The successor of kpf for KDE 4 in some way is Kepas:

Looks like the development of Kepas is stalled, so perhaps you can pick it up and integrate it with kpws?

What I like with Kepas is the push, meaning you can actively hand-over your stuff, without having to tell your buddy “Please go to here and download yourself what you have been querying me for”.

Vitor Boschi - March 19, 2010

@frinring: it looks like Kepas is more aimed to share data between two KDE users (I assume you can only use the push feature if your peer also use Kepas), but it indeed includes the ability to share data by http too. I’m not yet sure that they should be merged all together because of the distinct approach (share between kde users, with more features X share with everything with less features), but they will probably share some (a lot?) code, and be merged at some point.

2. FACORAT Fabrice - March 19, 2010

IMHO you should be usiong Webdav …
Webdav is supported by Windows Explorer, MAC OS finder, and Konqueror/Nautilus. Webdav is IMHO more suited to handle file sharing …

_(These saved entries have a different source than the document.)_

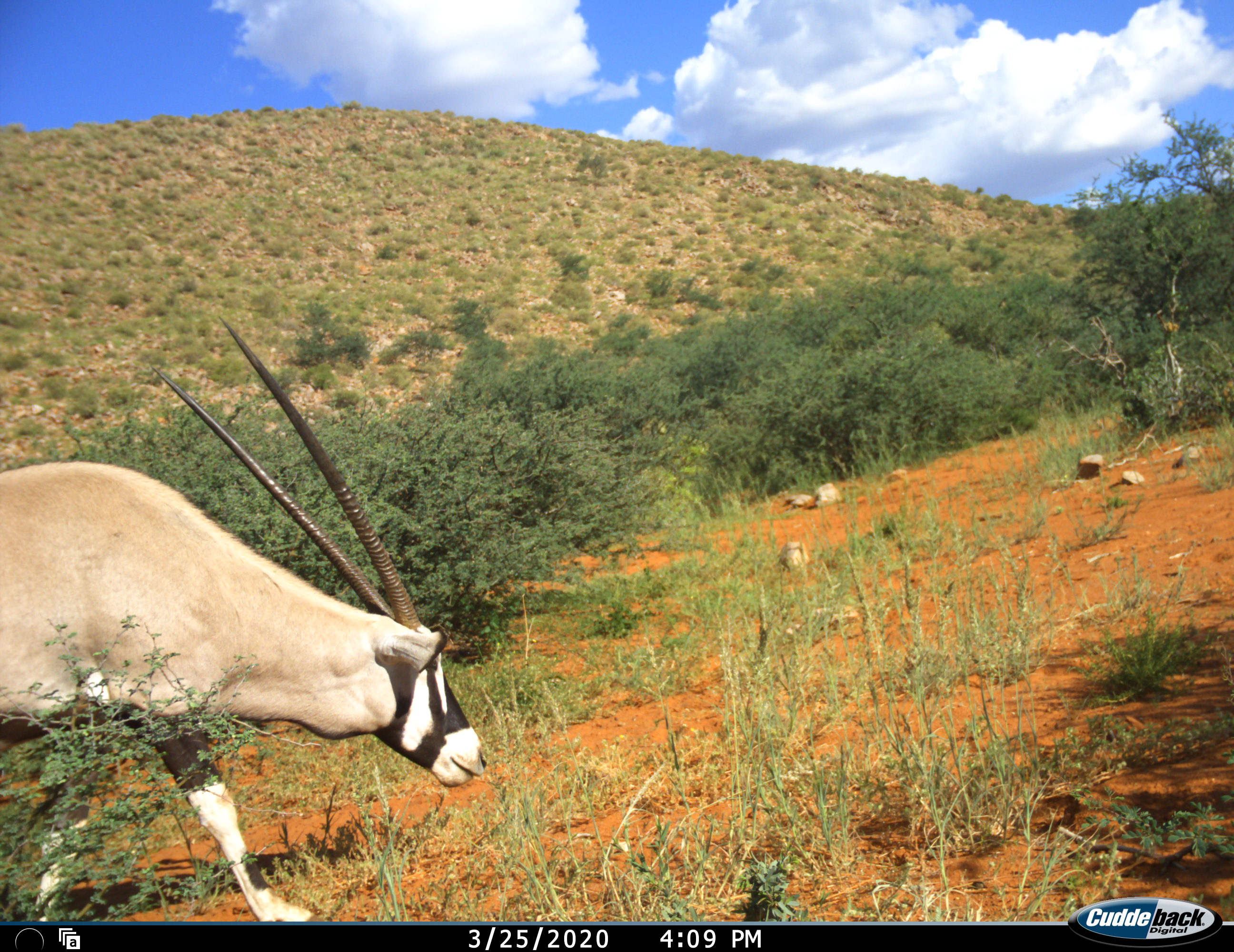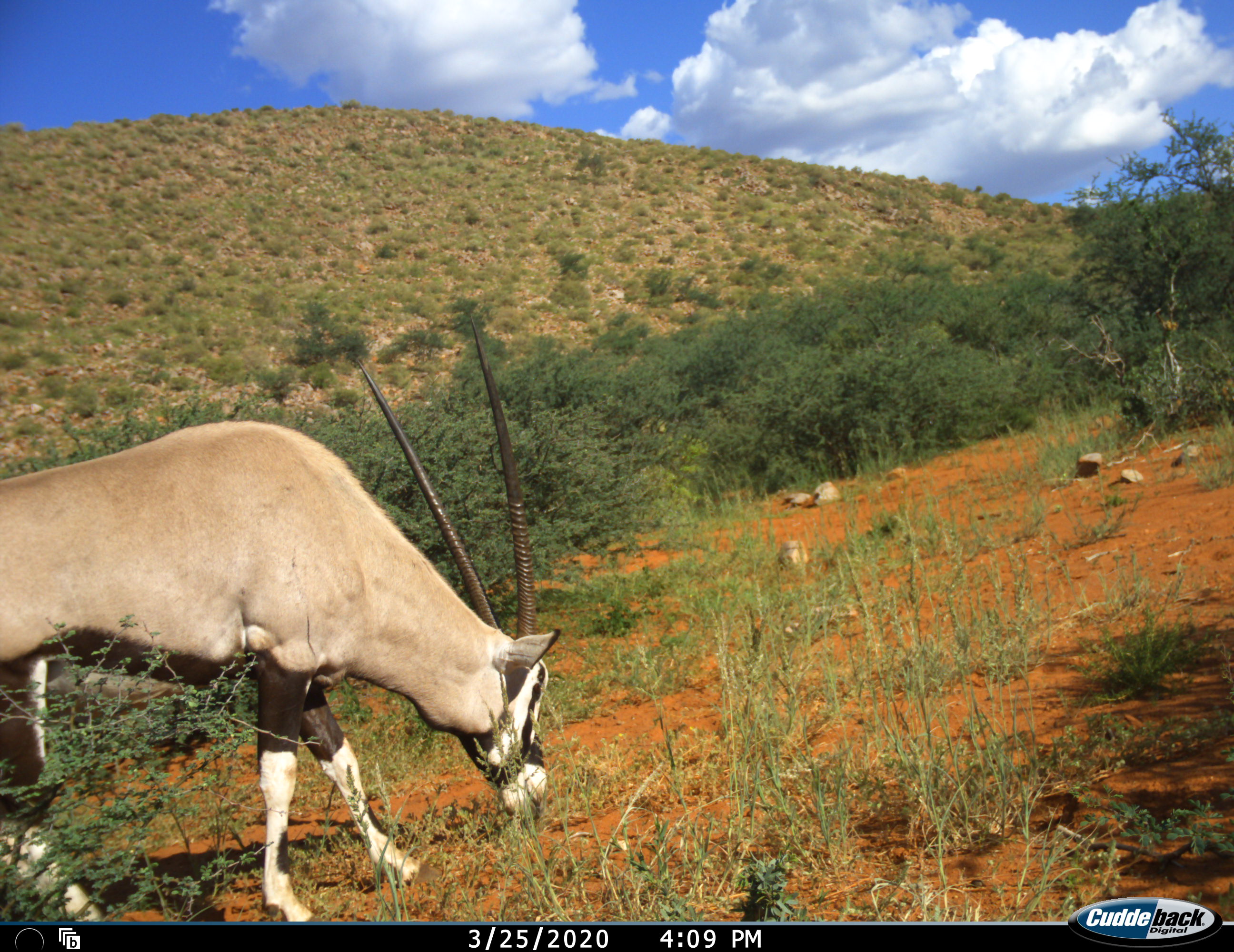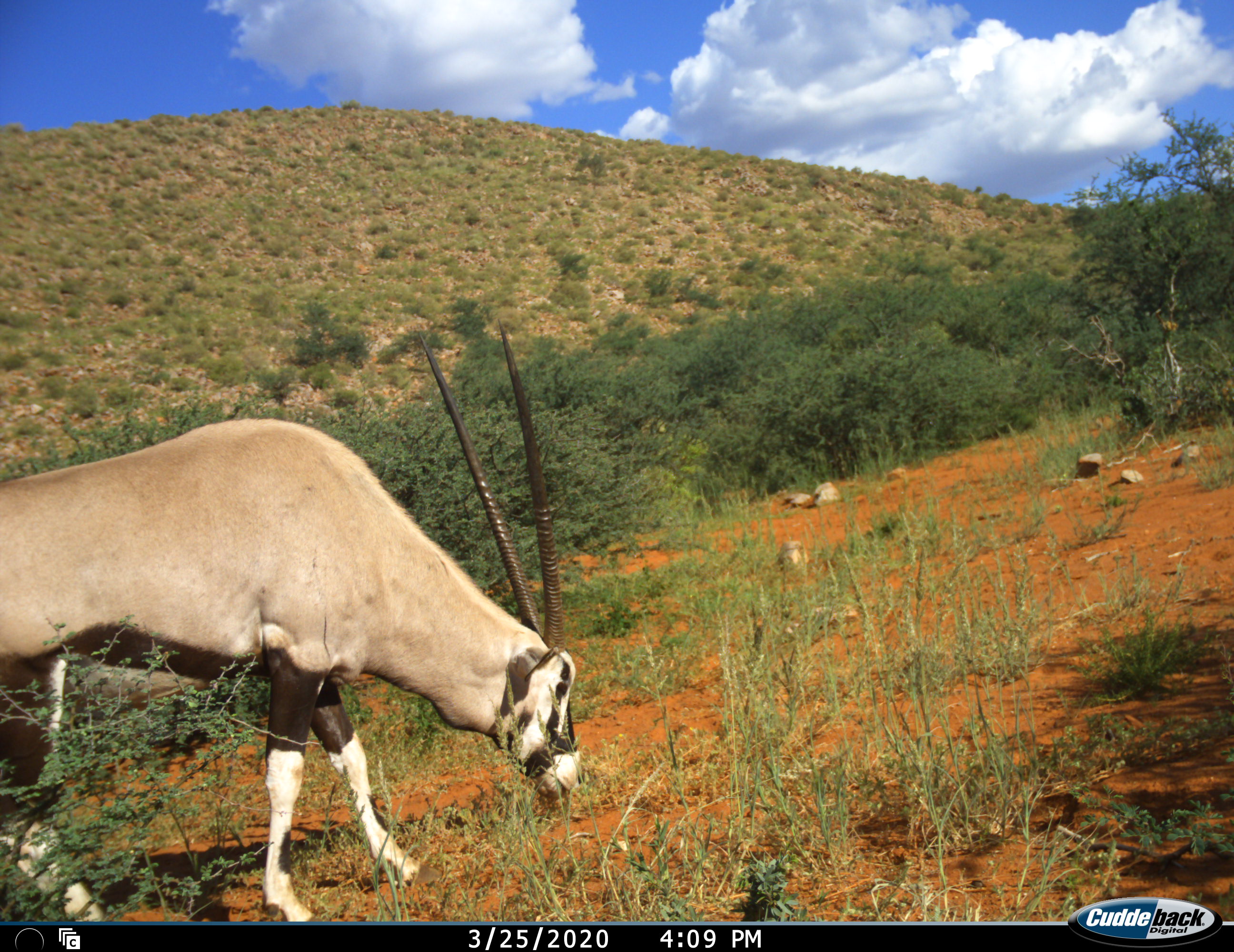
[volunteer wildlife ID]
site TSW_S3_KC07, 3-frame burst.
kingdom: Animalia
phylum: Chordata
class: Mammalia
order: Artiodactyla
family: Bovidae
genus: Oryx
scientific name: Oryx gazella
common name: gemsbok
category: oryx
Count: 1.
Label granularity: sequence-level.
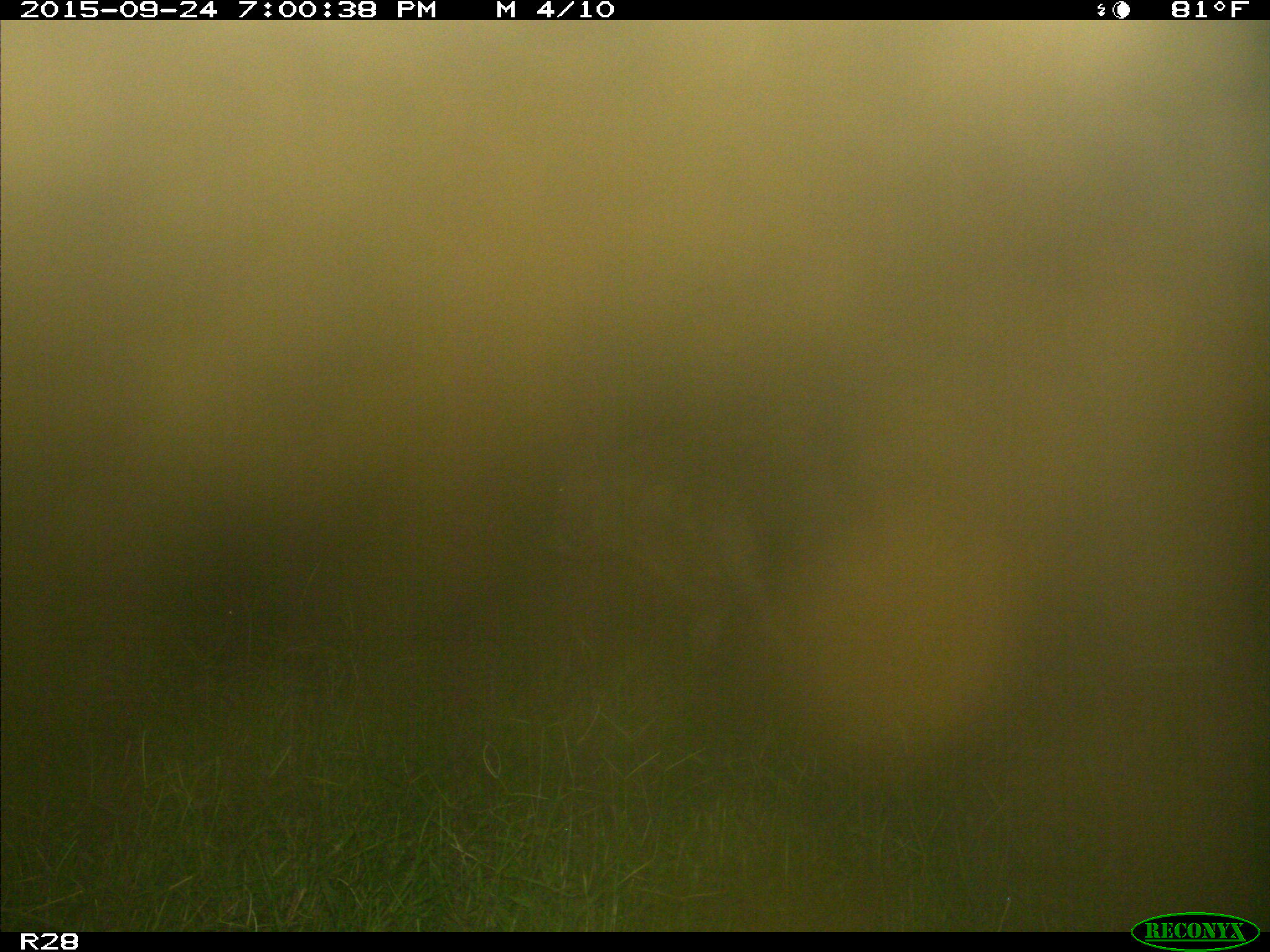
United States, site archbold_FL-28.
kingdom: Animalia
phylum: Chordata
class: Mammalia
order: Artiodactyla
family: Bovidae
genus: Bos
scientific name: Bos taurus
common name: domestic cow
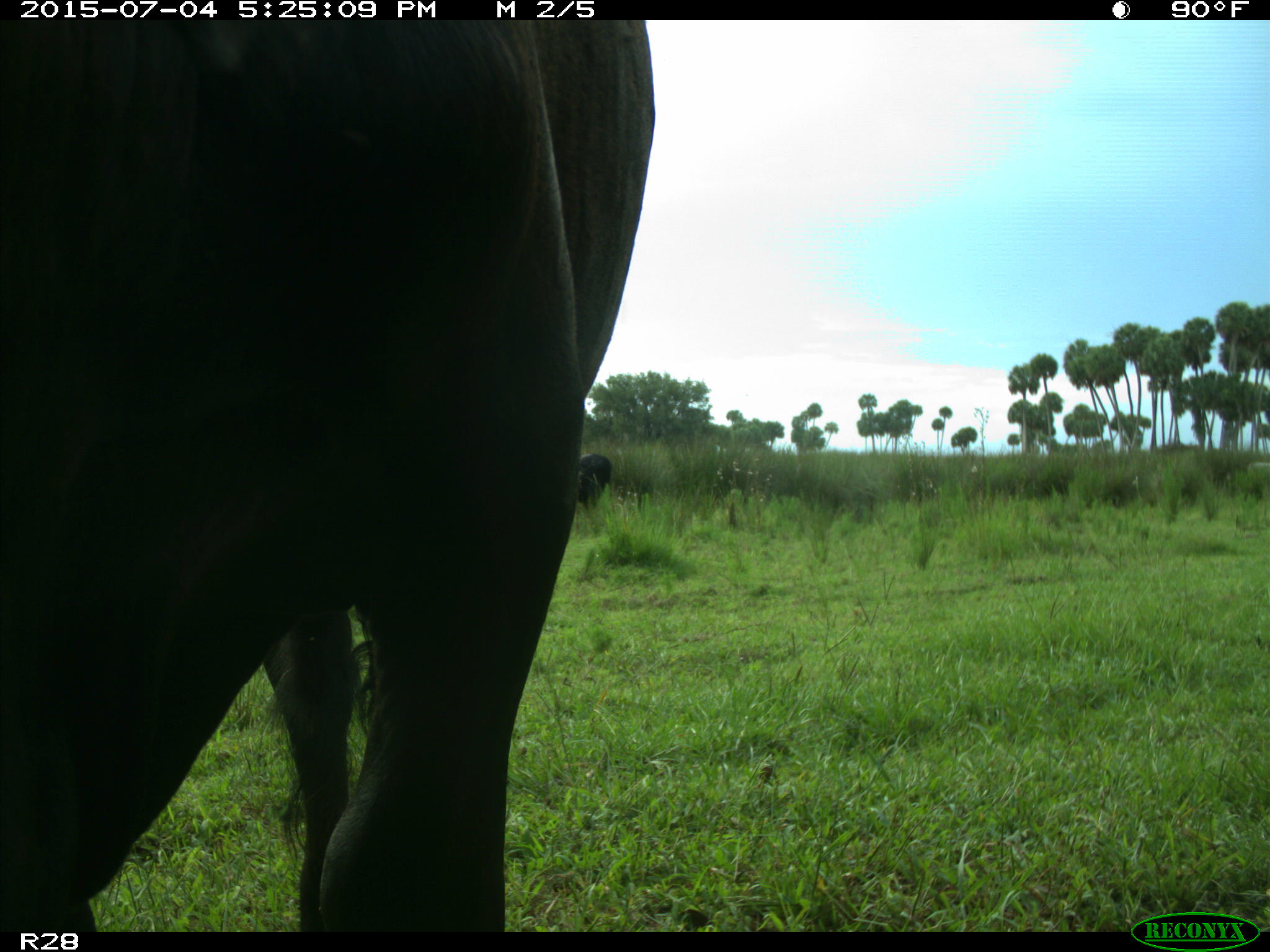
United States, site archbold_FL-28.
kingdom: Animalia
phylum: Chordata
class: Mammalia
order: Artiodactyla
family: Bovidae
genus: Bos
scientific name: Bos taurus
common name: domestic cow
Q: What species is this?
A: Bos taurus (domestic cow).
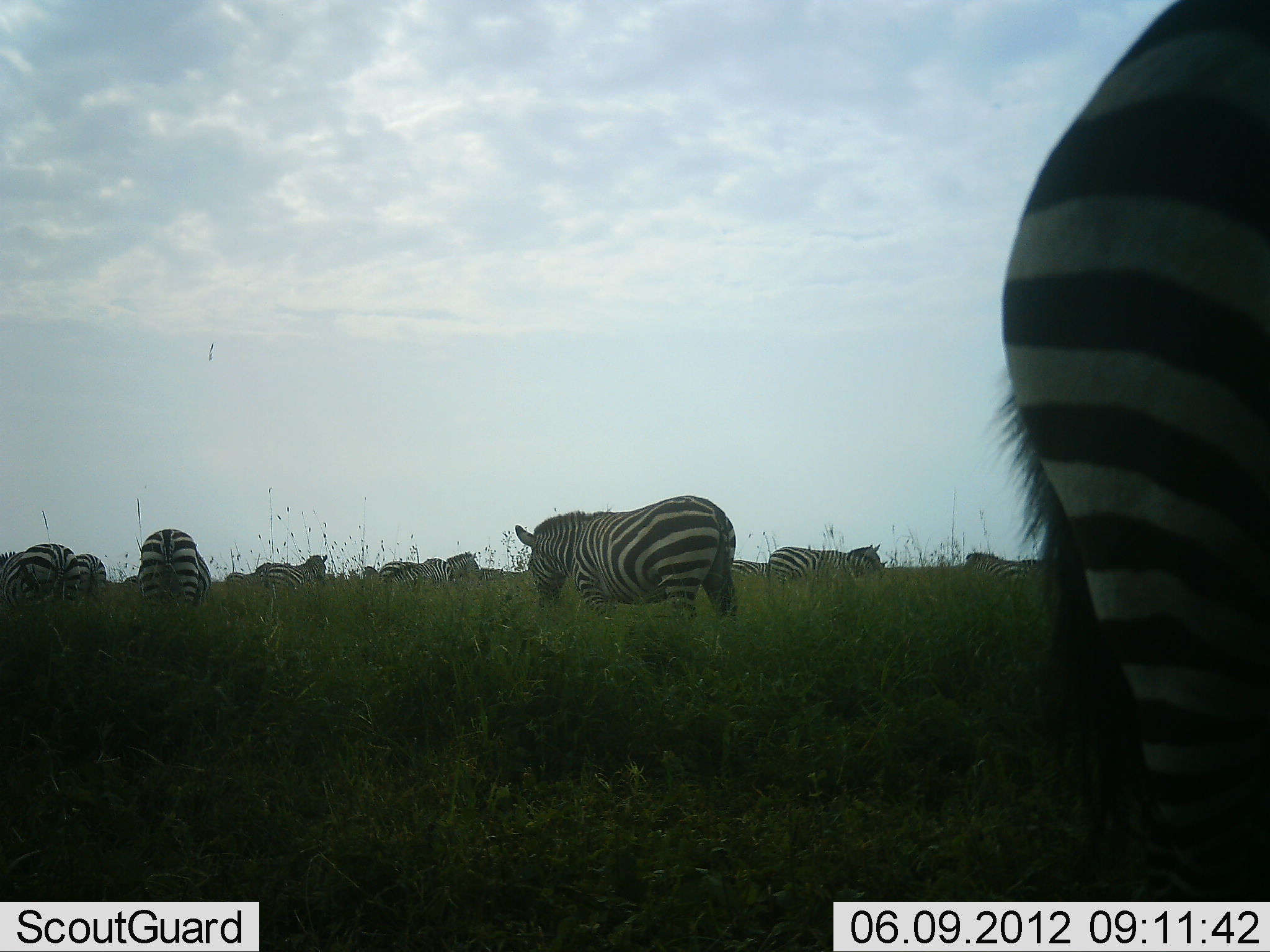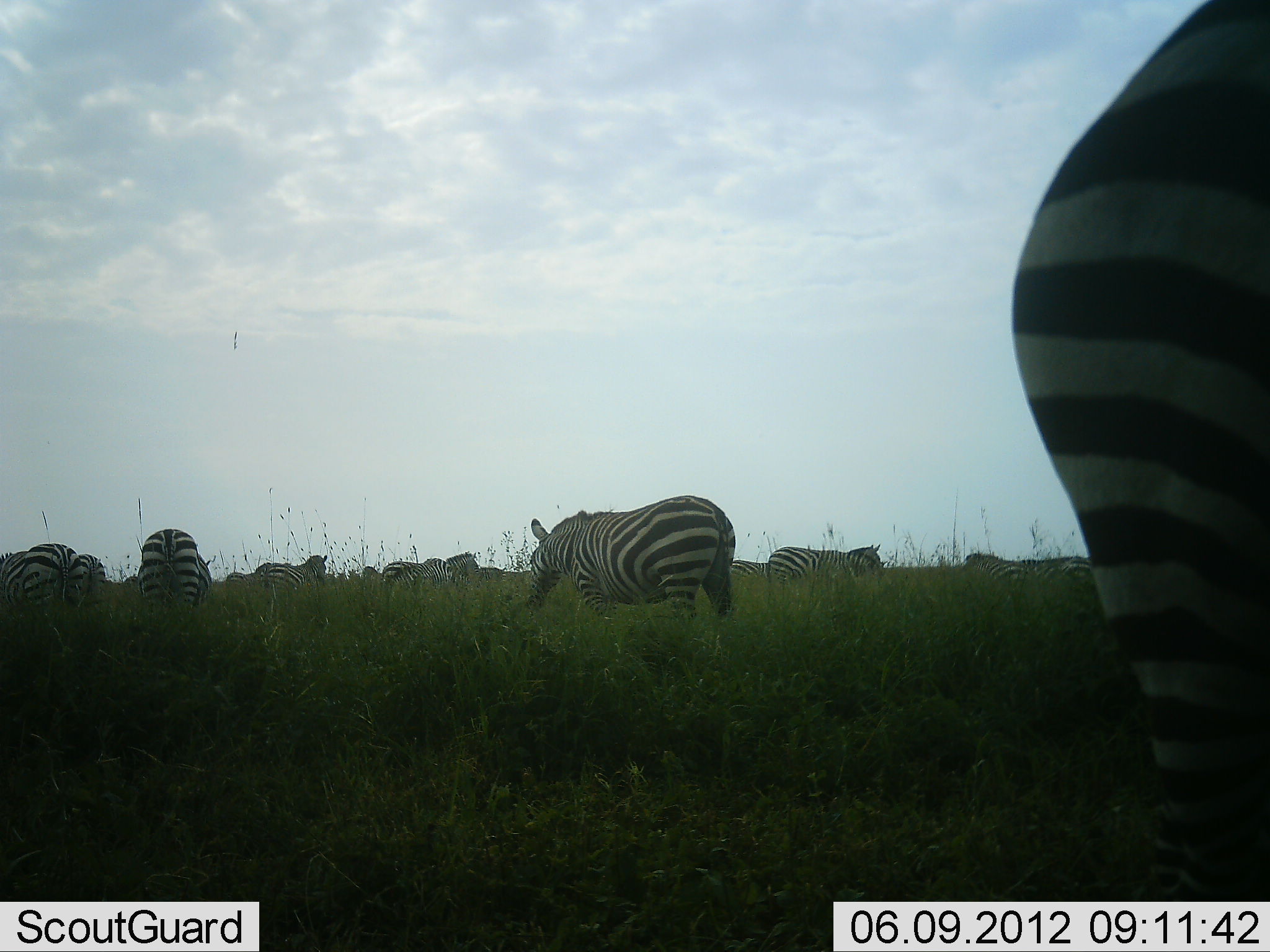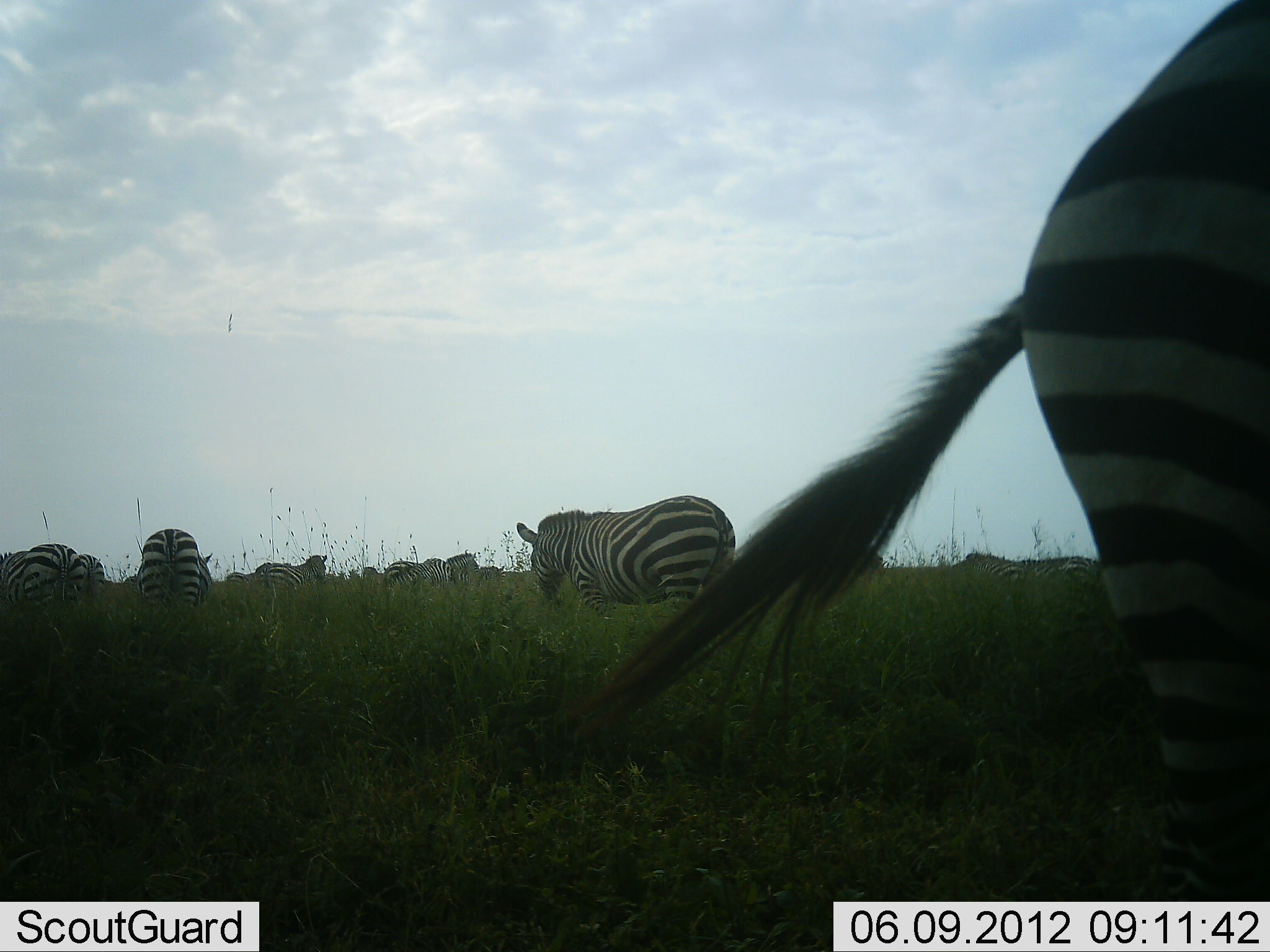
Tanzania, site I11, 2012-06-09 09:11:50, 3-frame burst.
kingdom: Animalia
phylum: Chordata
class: Mammalia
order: Perissodactyla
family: Equidae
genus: Equus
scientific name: Equus quagga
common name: plains zebra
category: zebra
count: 11-50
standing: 60%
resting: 0%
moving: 10%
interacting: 0%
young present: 0%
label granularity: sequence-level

And I do think also that you should have a look at ownCloud and eventually be integrate as part of this project

Vitor Boschi - March 19, 2010

I didn’t use WebDAV because it’s not supported by most mobile devices.
About ownCloud, I’m currently looking at it, but thanks for your feedback.

3. Tobias Koenig - March 19, 2010

Hej Vitor,

I hadn’t a look at the code yet, but could you offer HTTP+WebDAV? If the mobile devices do not support WebDAV, then they just use plain HTTP, however if the other host (e.g. KDE Desktop) supports WebDAV, then you have push support as well

Vitor Boschi - March 19, 2010

Hadn’t thinked about this, but it should be possible. Thanks for your suggestion.